Directions for this task.
Print all the data, keeping every line exactly as it is.

Material for the task.
┄┄┄┄┄┄

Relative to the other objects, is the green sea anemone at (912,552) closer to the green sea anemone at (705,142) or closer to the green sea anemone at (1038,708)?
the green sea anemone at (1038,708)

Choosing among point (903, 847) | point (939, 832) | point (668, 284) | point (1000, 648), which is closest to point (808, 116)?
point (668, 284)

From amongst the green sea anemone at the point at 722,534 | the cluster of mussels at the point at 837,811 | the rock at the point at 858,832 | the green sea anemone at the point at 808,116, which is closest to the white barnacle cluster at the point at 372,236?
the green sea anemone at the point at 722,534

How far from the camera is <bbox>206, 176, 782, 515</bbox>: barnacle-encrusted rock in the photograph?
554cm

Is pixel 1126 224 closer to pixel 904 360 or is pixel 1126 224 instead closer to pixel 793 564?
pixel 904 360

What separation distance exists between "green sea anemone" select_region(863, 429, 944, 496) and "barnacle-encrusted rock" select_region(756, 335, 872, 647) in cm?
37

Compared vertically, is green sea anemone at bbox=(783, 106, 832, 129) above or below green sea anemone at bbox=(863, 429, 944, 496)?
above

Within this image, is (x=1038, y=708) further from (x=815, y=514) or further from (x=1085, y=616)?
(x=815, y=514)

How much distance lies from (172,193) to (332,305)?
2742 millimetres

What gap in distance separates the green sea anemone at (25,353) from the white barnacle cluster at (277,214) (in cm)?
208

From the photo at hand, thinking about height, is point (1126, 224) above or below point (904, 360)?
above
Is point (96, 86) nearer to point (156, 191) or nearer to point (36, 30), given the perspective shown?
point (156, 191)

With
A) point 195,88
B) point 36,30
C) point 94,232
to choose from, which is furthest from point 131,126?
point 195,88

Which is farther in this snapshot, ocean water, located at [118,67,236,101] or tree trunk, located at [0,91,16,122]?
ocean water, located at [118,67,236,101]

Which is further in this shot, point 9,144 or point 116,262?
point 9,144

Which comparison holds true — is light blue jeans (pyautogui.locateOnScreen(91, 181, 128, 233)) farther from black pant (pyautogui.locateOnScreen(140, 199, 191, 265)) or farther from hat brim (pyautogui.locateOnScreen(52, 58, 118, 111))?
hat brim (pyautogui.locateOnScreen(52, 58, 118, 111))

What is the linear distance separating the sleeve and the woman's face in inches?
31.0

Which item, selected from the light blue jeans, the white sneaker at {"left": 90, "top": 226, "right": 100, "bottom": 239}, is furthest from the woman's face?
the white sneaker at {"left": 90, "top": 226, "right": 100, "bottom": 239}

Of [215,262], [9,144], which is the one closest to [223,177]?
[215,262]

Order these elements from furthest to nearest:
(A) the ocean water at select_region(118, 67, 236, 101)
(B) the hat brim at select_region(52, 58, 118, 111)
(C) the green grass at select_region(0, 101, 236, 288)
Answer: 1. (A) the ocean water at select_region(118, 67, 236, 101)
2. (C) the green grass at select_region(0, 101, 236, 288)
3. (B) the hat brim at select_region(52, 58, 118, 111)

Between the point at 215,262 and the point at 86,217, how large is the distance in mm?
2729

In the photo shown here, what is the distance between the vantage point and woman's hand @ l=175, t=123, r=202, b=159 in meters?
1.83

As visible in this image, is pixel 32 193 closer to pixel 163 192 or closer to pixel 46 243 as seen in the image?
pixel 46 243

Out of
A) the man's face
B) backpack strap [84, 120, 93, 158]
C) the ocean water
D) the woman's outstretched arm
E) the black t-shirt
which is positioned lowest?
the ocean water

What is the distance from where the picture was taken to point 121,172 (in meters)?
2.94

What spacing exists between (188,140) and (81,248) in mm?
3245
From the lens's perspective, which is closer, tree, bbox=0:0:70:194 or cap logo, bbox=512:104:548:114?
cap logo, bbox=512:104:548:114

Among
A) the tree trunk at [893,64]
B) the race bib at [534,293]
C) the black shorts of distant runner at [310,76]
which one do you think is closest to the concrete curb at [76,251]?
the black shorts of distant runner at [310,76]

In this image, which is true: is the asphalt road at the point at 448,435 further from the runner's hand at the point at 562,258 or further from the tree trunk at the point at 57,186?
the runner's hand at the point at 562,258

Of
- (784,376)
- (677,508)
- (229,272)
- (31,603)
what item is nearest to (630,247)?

┄┄┄┄┄┄

Finished exercise.
Relative to the other objects, is the green sea anemone at (912,552) closer to the green sea anemone at (705,142) or closer to the green sea anemone at (1038,708)?
the green sea anemone at (1038,708)

Choosing among point (903, 847) | point (939, 832) | point (668, 284) | point (1000, 648), which is closest to point (808, 116)?
point (668, 284)

From amongst the green sea anemone at the point at 722,534 | the cluster of mussels at the point at 837,811 | the rock at the point at 858,832 | the green sea anemone at the point at 808,116, which is closest to the white barnacle cluster at the point at 372,236?
the green sea anemone at the point at 722,534

How far from the camera is <bbox>206, 176, 782, 515</bbox>: barnacle-encrusted rock in the photograph?
554cm

Is pixel 1126 224 closer to pixel 904 360 or is pixel 1126 224 instead closer to pixel 793 564?
pixel 904 360

What separation distance exists between "green sea anemone" select_region(863, 429, 944, 496) and "barnacle-encrusted rock" select_region(756, 335, 872, 647) in cm?
37

Compared vertically, is green sea anemone at bbox=(783, 106, 832, 129) above or below green sea anemone at bbox=(863, 429, 944, 496)?
above

Within this image, is (x=1038, y=708) further from (x=815, y=514) or further from (x=1085, y=616)?
(x=815, y=514)

How much distance lies from (172,193) to (332,305)?
2742 millimetres

What gap in distance separates the green sea anemone at (25,353) from the white barnacle cluster at (277,214) (in cm)?
208

From the photo at hand, thinking about height, is point (1126, 224) above or below point (904, 360)?
above
Is point (96, 86) nearer to point (156, 191) or nearer to point (36, 30), given the perspective shown?
point (156, 191)

With
A) point 195,88
B) point 36,30
C) point 94,232
to choose from, which is furthest from point 131,126?
point 195,88

Which is farther in this snapshot, ocean water, located at [118,67,236,101] or tree trunk, located at [0,91,16,122]?
ocean water, located at [118,67,236,101]

Which is further in this shot, point 9,144 or point 116,262?
point 9,144

Which comparison holds true — is light blue jeans (pyautogui.locateOnScreen(91, 181, 128, 233)) farther from black pant (pyautogui.locateOnScreen(140, 199, 191, 265)) or farther from hat brim (pyautogui.locateOnScreen(52, 58, 118, 111))?
hat brim (pyautogui.locateOnScreen(52, 58, 118, 111))

What is the linear distance separating the sleeve and the woman's face in inches?
31.0

Which item, selected from the light blue jeans, the white sneaker at {"left": 90, "top": 226, "right": 100, "bottom": 239}, is furthest from the woman's face?
the white sneaker at {"left": 90, "top": 226, "right": 100, "bottom": 239}

Of [215,262], [9,144], which is the one closest to [223,177]?
[215,262]

Order these elements from furthest to nearest:
(A) the ocean water at select_region(118, 67, 236, 101)
(B) the hat brim at select_region(52, 58, 118, 111)
(C) the green grass at select_region(0, 101, 236, 288)
Answer: 1. (A) the ocean water at select_region(118, 67, 236, 101)
2. (C) the green grass at select_region(0, 101, 236, 288)
3. (B) the hat brim at select_region(52, 58, 118, 111)

Between the point at 215,262 and the point at 86,217, how large is the distance in mm?
2729

In the photo shown here, what is the distance between the vantage point and woman's hand @ l=175, t=123, r=202, b=159 in meters?
1.83

As visible in this image, is pixel 32 193 closer to pixel 163 192 or closer to pixel 46 243 as seen in the image?
pixel 46 243

Out of
A) the man's face
B) backpack strap [84, 120, 93, 158]
C) the ocean water
D) the woman's outstretched arm
E) the black t-shirt
which is positioned lowest?
the ocean water

What is the distance from where the picture was taken to point 121,172 (in meters)?
2.94

What spacing exists between (188,140) and (81,248) in mm?
3245
From the lens's perspective, which is closer, tree, bbox=0:0:70:194 or cap logo, bbox=512:104:548:114?
cap logo, bbox=512:104:548:114

Among
A) the tree trunk at [893,64]
B) the race bib at [534,293]
C) the black shorts of distant runner at [310,76]
which one do you think is closest to the concrete curb at [76,251]?
the black shorts of distant runner at [310,76]

In this image, which is true: is the asphalt road at the point at 448,435 further from the runner's hand at the point at 562,258 or further from the tree trunk at the point at 57,186?
the runner's hand at the point at 562,258

Of
- (784,376)
- (677,508)
- (229,272)
- (31,603)
what item is nearest to (630,247)?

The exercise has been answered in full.